I chuckled when reading Williams thoughts on outsider stereotypes as I wondered when a stereotype loses its fabrication and become a valid element of the truth. I don’t think male sexuality has ever been queried within the field but I believe it is safe to say it runs between 40%-60% either way. My roommate’s opinion dictates 60% gay 40% straight. I am unaware of any consensus. Numbers aside, “gay” these days stands for so much more than sexual preference.

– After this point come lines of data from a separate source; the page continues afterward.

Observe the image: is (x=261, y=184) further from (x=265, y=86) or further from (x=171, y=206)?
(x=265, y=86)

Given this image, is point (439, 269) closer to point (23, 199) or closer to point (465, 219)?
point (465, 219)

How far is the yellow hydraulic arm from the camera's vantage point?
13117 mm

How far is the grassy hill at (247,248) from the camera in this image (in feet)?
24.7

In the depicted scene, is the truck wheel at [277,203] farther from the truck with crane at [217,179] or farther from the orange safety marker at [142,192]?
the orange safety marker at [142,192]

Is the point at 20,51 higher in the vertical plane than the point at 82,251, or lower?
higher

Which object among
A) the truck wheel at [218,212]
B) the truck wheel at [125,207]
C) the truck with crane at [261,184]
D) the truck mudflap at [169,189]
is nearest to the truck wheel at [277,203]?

It carries with it cultural implication that in itself defines to some varying degree many of the men in ballet. I hesitate to call the assumption that, “men in ballet are gay” a stereotype. It has become my understanding that people of the mind to say such things, haven’t looked close enough at their subject to determine sexuality. Their reaction is not to sexual preference but to what they simply don’t realize is the culture that most often surrounds homosexual men. There is the common lack of understanding that heterosexual men adopt this culture as well.

In this sense it is no surprise I have been subject to outside discrimination. Assumptions that have varied on so many levels; that I am gay, that I should for that matter should be perky and happy, that I am stupid, that ballet is a hobby and therefore I have less ambition than is desired in a male. Such assumptions bothered me immensely until I re-aligned my socialization. For the most part I’ve been able to personally remove myself from the reactions my job receives. There are days when I don’t want to handle the questions or specific instances where a lie belays amounts of social unease that I am not comfortable handling alone. But I generally enjoy the reactions I receive. They are usually a clean judge of character.

Williams concludes that social stigmas do push men out of professions but that they could be a good thing. I initially balked at her statement wondering how any social stigma could be perceived as positive. After adopting a functionalist perspective I realized that; while we don’t pick the general type of person we are to become, that is done when we are socialized, we do have the choice of choosing how we respond to the social stigmas that invariably confront each and every one of us. It is how we shape our responses that make us unique and define our individuality. Thus, it is through these social stigmas that we are truly exposed to ourselves. This, the exposure that defines the character in each of us.